Because explicit is better than implicit.
There's no ambiguity when you read a variable. You always get the first one found when searching scopes up from local until global.
When you assign, there's only two scopes the interpreter may unequivocally assume you are assigning to: local and global. Since assigning to local is the most common case and assigning to global is actually discouraged, it's the default. To assign to global you have to do it explicitly, telling the interpreter that wherever you use that variable in this scope, it should go straight to global scope and you know what you're doing. On Python 3 you can also assign to the nearest enclosing scope with 'nonlocal'.
Remember that when you assign to a name in Python, this new assignment has nothing to do with that name previously existing assigned to something else. Imagine if there was no default to local and Python searched up all scopes trying to find a variable with that name and assigning to it as it does when reading. Your functions' behavior could change based not only on your parameters, but on the enclosing scope. Life would be miserable.
You say it yourself that with reads there is no ambiguity and with writes there is. Therefore you need some mechanism for resolving the ambiguity with writes.
One option (possibly actually used by much older versions of Python, IIRC) is to just say writes always go to the local scope. Then there's no need for a global keyword, and no ambiguity. But then you can't write to global variables at all (without using things like globals() to get at them in a round-about way), so that wouldn't be great.
Another option, used by languages that statically declare variables, is to communicate to the language implementation up-front for every scope which names are local (the ones you declare in that scope) and which names are global (names declared at the module scope). But Python doesn't have declared variables, so this solution doesn't work.

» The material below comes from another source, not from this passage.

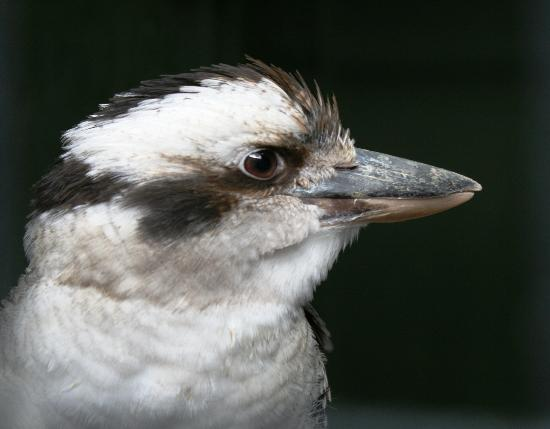 Northwich, UK: Kookaburra  I think thats how you spell it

Another option would be to have x = 3 assign to a local variable only if there isn't already a name in some outer scope with name x. Seems like it would intuitively do the right thing? It would lead to some seriously nasty corner cases though. Currently, where x = 3 will write to is statically determined by the parser; either there's no global x in the same scope and it's a local write, or there is a global x and it's a global write. But if what it will do depends on the global module scope, you have to wait until runtime to determine where the write goes which means it can change between invocations of a function. Think about that. Every time you create a global in a module, you would alter the behaviour of all functions in the module that happened to be using that name as a local variable name. Do some module scope computation that uses tmp as a temporary variable and say goodbye to using tmp in all functions in the module. And I shudder to think of the obscure bugs involving assigning an attribute on a module you've imported and then calling a function from that module. Yuck.

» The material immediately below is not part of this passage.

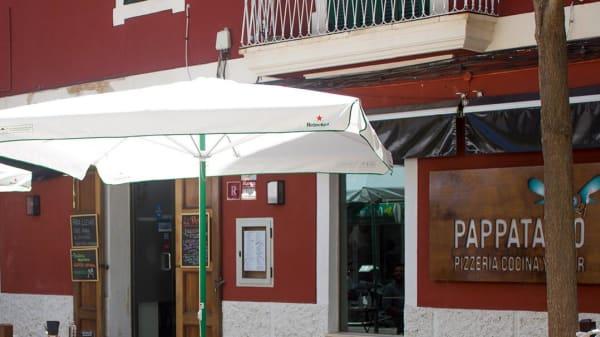 Pappatacio, Palma de Mallorca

And another option is to communicate to the language implementation on each assignment whether it should be local or global. This is what Python has gone with. Given that there's a sensible default that covers almost all cases (write to a local variable), we have local assignment as the default and explicitly mark out global assignments with global.
There is an ambiguity with assignments that needs some mechanism to resolve it. global is one such mechanism. It's not the only possible one, but in the context of Python, it seems that all the alternative mechanisms are horrible. I don't know what sort of "better reason" you're looking for.